The 2013 Yukawa-Kimura Prize:
Dr. Masahiro Kawasaki, Dr. Kazunori Kohri, and Dr. Takeo Moroi for their research on supergravity and nucleosynthesis

It is an ultimate theame of physics to build the unified theory of fundamental interaction including gravity. As the energy frontier of physics is getting higher, the compatibility with the cosmic evolution has become one important mean to test various models. The chemical abundance generated in the early universe is especially one of the most important touchstones.

In this field, Dr. Masahiro Kawasaki, Dr. Kazunori Kohri, and Dr. Takeo Moroi have achieved collaborative works that have gained worldwide reputation as mentioned below. Many particles that become unstable only through gravitational interaction, such as gravitino, exist in the supergravity theory, which is thought to be a candidate of the unified theory of fundamental forces including gravity, Such particles have a long life time and may eventually decay at the time of nuclear synthesis in the early universe, affecting the resultant chemical composition of light elements. It is possible, therefore, to place severe constraint on the properties of these long-life particles from the conditions not to spoil the nucleosynthesis. When gravitinos decay mainly in radiative modes, the deviation from standard chemical composition arises due to the effect of destroying light elements.

Dr. Kawasaki and Dr. Moroi analyzed the spectrum of the radiative fields by carrying out numerical integration of the Boltzmann equation, and they obtained a tighter constraint on the gravitino mass than what had been previously derived.

Dr. Kohri joined this research and brought considerable progress in the research on the modes in which unstable particles, such as gravitino, decay into hadrons. The effects of hadronic decay had not been investigated sufficiently at that time because of the difficulty in handling QCD jets emitted at the time of decay. They darely tackled this problem, and calculated the chemical composition correctly taking into account hadronic decay channels for the first time in the world.

They obtained very severe constraints on the abundances of gravitino and other particles. Furthermore, they also conducted comprehensive analysis including scenarios in which the gravitino is stable.
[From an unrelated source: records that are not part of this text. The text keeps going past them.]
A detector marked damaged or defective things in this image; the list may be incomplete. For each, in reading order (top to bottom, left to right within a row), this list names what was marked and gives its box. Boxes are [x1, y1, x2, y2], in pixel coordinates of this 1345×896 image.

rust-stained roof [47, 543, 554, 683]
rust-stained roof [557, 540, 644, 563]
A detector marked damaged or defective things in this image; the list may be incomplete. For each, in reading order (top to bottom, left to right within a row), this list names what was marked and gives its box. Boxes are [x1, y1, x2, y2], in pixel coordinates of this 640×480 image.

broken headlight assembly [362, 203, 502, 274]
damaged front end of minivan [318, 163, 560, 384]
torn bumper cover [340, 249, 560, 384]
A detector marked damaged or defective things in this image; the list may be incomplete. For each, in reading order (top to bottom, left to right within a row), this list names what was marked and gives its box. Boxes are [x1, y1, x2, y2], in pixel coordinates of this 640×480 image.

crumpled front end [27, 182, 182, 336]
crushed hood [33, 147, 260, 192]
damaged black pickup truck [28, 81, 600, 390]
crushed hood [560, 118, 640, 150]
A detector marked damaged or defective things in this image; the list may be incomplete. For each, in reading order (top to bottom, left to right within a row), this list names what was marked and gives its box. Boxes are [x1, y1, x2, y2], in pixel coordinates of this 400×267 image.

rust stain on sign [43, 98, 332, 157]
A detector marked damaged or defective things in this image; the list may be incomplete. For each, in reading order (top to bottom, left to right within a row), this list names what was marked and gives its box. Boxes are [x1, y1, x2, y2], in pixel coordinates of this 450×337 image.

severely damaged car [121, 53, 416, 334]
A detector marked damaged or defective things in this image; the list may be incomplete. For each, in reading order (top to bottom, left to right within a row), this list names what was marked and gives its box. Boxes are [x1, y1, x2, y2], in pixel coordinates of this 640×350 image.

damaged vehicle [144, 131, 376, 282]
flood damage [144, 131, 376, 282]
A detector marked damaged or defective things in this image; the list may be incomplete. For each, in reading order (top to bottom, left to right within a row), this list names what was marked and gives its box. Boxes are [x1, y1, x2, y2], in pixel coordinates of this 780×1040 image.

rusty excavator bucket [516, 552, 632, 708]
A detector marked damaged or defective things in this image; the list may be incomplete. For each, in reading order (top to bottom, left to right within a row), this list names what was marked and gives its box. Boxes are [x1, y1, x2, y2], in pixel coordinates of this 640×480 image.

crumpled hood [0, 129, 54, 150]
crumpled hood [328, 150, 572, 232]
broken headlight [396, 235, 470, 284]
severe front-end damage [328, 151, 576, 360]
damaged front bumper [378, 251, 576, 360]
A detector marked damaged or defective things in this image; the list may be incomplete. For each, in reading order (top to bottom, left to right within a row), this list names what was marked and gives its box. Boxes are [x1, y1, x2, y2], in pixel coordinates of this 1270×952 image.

This series of research is really suitable for this prize in that it gives the foundation for the research that derives constraints on particle physics models through the nucleosynthesis in the early universe. In addition, these three persons individually have established important achievements besides this joint research, and it is clear that they continue to act as leading researchers in the field of particle cosmology. For these reasons, it was determined to send 7th Yukawa-Kimura prize to Dr. Kawasaki, Dr. Kohri, and Dr. Moroi.